Engagement in Politik und Bioverbänden
In dieser Zeit haben wir gemeinsam nicht nur den Betrieb entwickelt, sondern auch auf vielfältige Weise unser soziales Umfeld mitgestaltet. Ich selbst habe mich dabei ehrenamtlich in der Witzenhäuser Kommunalpolitik, in Stadtverordnetenversammlung und Magistrat engagiert. Später im Bioland Verband, sowohl auf Landes und Bundesebene und noch später war ich Geschäftsführer und Vorsitzender der Vereinigung Ökologischer Landbau in Hessen, dem Dachverband der in Hessen tätigen Ökoanbauverbände. Damit haben wir nicht nur auf dem Hof, sondern auch in der Verbandsarbeit, die Entwicklung des Ökolandbaus begleitet und mitgeprägt.
Kooperation von Hof und Universität
Die Tatsache, dass unser Hof so dicht bei Witzenhausen lag, entpuppte sich als großer Vorteil. Unser Hof war begehrt als Praktikums- und Ausbildungsbetrieb bei den Witzenhäuser Studierenden, weil wir immer eine enge Beziehung zur Uni gepflegt haben. Mit dem ersten Versuchsbetrieb für ökologischen Landbau in Neu-Eichenberg entwickelte sich eine sehr gute Zusammenarbeit und wir haben an zahlreichen Versuchen und Forschungsvorhaben des Fachbereichs Ökologische Agrarwissenschaften mitgewirkt.

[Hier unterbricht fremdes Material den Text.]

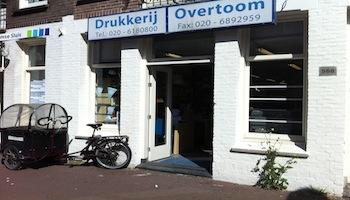 Drukkerij Overtoom – Amsterdam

Insbesondere bei der Arbeit in und mit den Ökoanbauverbänden habe ich viele in Witzenhausen ausgebildete Agraringenieure kennengelernt und dabei festgestellt, dass sich die Ausbildung in Witzenhausen sehr gut weiterentwickelt hat. Die Entscheidung, sich in Witzenhausen frühzeitig und nachhaltig auf die Ökologischen Agrarwissenschaften in Lehre und Forschung zu fokussieren, war ausgesprochen wichtig für den Standort. Zu diesem Schritt kann man die Verantwortlichen nur beglückwünschen.

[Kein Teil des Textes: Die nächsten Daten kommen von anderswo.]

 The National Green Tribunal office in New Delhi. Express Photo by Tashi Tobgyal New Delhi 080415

Relativ spät, aber ausgestattet mit viel Berufs- und Lebenserfahrung, hat sich mein Berufsleben im Alter von 62 Jahren noch einmal verändert. Nicht zuletzt wegen meines agrarpolitischen Engagements, bin ich für B90/Grüne in den Hessischen Landtag gewählt worden. Dort versuche ich nun an einer weiteren wichtigen Stelle für meine agrarpolitischen Ziele einzutreten. Und in meinem Witzenhäuser Regionalbüro, wie sollte es anders sein, arbeitet jetzt auch eine Absolventin des Fachbereichs Ökologische Agrarwissenschaften aus Witzenhausen.
Kommentare
Saro Gerd Ratter: Danke für diesen interessanten Beitrag und Gratulation zu Deiner tollen Karriere! Seit letztem Jahr bin ich auch ehrenamtlich in der Kommunalpolitik als Stadtrat und Referent für Artenvielfalt. Herzliche Grüße aus Weilheim i.OB.
Christian Röser: Dieser Beitrag ist - wie all die anderen - wirklich sehr inspirierend. Was mich zu diesem Kommentar leitet, ist die Tatsache, dass hier jemand aktiv in der Politik die Ideen und Werte, die wir als Witzenhäuser teilen, vertritt. In diesen für Gesellschaft aber auch Politiker*innen stürmischen Zeiten wirklich ein hoffnungsvolles Zeichen! Wir brauchen mehr davon, um unsere Zukunft nicht nur in unserem Tun in Landwirtschaft, Wirtschaft und Gesellschaft zu gestalten sondern auch in unserer Politik. Viele Grüße und gutes Gelingen!